As related in the Aeneid, after a nine-year war on the beaches of Troy between the Danaans (Greeks from the mainland) and the Trojans, the Greek seer Calchas induces the leaders of the Greek army to win the war by means of subterfuge: build a huge wooden horse and sail away from Troy as if in defeat—leaving the horse behind as a votive offering for a safe journey home. The Trojan Horse actually contains a hand-picked team of Greek warriors hidden in its wooden belly. The Trojan priest Laocoön suspects that some menace is hidden in the horse, and he warns the Trojans not to accept the gift, crying, Equō nē crēdite, Teucrī! Quidquid id est, timeō Danaōs et dōna ferentēs. ("Do not trust the horse, Trojans! Whatever it is, I fear the Danaans, even when bringing gifts.") Immediately after Laocoön proclaims his warning, he throws a spear at the horse, which pierces its side; Virgil writes that the groan from the Greek warriors hidden within would surely have alerted the Trojans to the trick if the gods had not already ordained Troy's destruction.

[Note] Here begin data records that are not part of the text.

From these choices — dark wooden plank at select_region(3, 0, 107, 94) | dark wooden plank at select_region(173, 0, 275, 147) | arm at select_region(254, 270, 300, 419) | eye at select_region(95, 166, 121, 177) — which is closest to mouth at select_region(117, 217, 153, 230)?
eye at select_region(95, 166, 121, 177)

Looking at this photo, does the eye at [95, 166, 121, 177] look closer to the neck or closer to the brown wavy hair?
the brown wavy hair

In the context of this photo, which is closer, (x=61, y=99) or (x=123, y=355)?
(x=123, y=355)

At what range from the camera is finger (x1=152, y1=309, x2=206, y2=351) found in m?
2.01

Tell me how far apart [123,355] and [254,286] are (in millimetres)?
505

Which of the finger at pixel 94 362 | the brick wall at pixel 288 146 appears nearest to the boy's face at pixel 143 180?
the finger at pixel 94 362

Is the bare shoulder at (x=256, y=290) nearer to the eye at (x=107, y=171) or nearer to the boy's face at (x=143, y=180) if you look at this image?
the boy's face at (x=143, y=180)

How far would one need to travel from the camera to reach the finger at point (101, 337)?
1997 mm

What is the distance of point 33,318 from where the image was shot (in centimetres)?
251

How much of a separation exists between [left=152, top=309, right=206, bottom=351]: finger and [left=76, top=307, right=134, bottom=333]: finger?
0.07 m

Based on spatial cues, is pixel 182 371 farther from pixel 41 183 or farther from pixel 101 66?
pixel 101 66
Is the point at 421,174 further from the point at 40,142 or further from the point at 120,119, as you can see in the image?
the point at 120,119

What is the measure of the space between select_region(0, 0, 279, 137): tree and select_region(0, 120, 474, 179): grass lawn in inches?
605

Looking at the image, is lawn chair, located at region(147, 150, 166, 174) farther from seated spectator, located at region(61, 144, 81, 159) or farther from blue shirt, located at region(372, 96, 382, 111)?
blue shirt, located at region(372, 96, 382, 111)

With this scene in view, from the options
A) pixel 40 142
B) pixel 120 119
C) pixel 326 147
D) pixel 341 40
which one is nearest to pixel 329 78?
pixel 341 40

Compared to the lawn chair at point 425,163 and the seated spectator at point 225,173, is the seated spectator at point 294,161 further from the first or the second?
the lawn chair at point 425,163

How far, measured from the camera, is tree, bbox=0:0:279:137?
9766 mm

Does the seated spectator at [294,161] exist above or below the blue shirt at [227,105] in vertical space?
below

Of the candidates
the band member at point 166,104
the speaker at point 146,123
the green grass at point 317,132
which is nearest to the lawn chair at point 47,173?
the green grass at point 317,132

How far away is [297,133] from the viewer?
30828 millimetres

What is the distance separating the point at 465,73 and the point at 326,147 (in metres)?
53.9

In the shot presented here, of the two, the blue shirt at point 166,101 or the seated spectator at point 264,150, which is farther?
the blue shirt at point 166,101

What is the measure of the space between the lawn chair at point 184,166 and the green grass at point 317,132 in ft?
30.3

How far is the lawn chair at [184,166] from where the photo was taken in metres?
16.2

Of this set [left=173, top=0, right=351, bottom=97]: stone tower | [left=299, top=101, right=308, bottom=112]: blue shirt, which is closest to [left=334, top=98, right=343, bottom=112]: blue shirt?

Soon after he casts his spear, enormous twin serpents slither out of the sea and attack Laocoön's sons. When Laocoön tries to help them, he too is viciously slain. The Trojans assume the horse has been offered at Minerva's (Athena's) prompting and interpret Laocoön's death as a sign of her displeasure.

The Trojans agree unanimously to place the horse atop wheels and roll it through their impenetrable walls as a trophy of their victory. Festivities follow, celebrating the end of the war. That night, the Greeks hidden inside the horse creep out and open the city gates to the entire Greek army, which has sailed back to Troy under cover of darkness. The Greeks sack the city and Troy is destroyed.

==Uses==
- In the modern era, the phrase was translated to Greek as Φοβοῦ τοὺς Δαναοὺς καὶ δῶρα φέροντας (Fovoú tous Danaoús kai dóra férontas, "fear the Danaans even when bearing gifts!").
- In popular culture, the phrase is quoted in the film Helen of Troy (1956), the film La Grande Bouffe (1973), the comic Asterix the Legionary, an episode of Inspector Morse series, and by Sean Connery in the film The Rock (1996). It also featured prominently in an episode "The Bed of Nails" of the early 1980s BBC sitcom Yes Minister, in which it was employed by numerous characters, including those of Sir Arnold Robinson (portrayed by John Nettleton) and Bernard Woolley (played by Derek Fowlds), who also explains the origin of the phrase, its slightly inaccurate translation, and clarifies that the phrase is clearly Latin and not Greek. The phrase is also quoted in The Three Musketeers (Dumas, 1844), and in an episode of The Kominsky Method by the main character Sandy Kominsky (played by Michael Douglas). American comedy duo Bob Booker and George Foster wrote recorded a 1968 comedy album with the phrase Beware of Greeks Bearing Gifts as a title.
- For a time, the phrase was the motto of the Aromanian newspaper Românul de la Pind.
- Murray Leinster in 1964 wrote the book The Greks Bring Gifts, sciencefiction story inspired by the mythological story of Troy.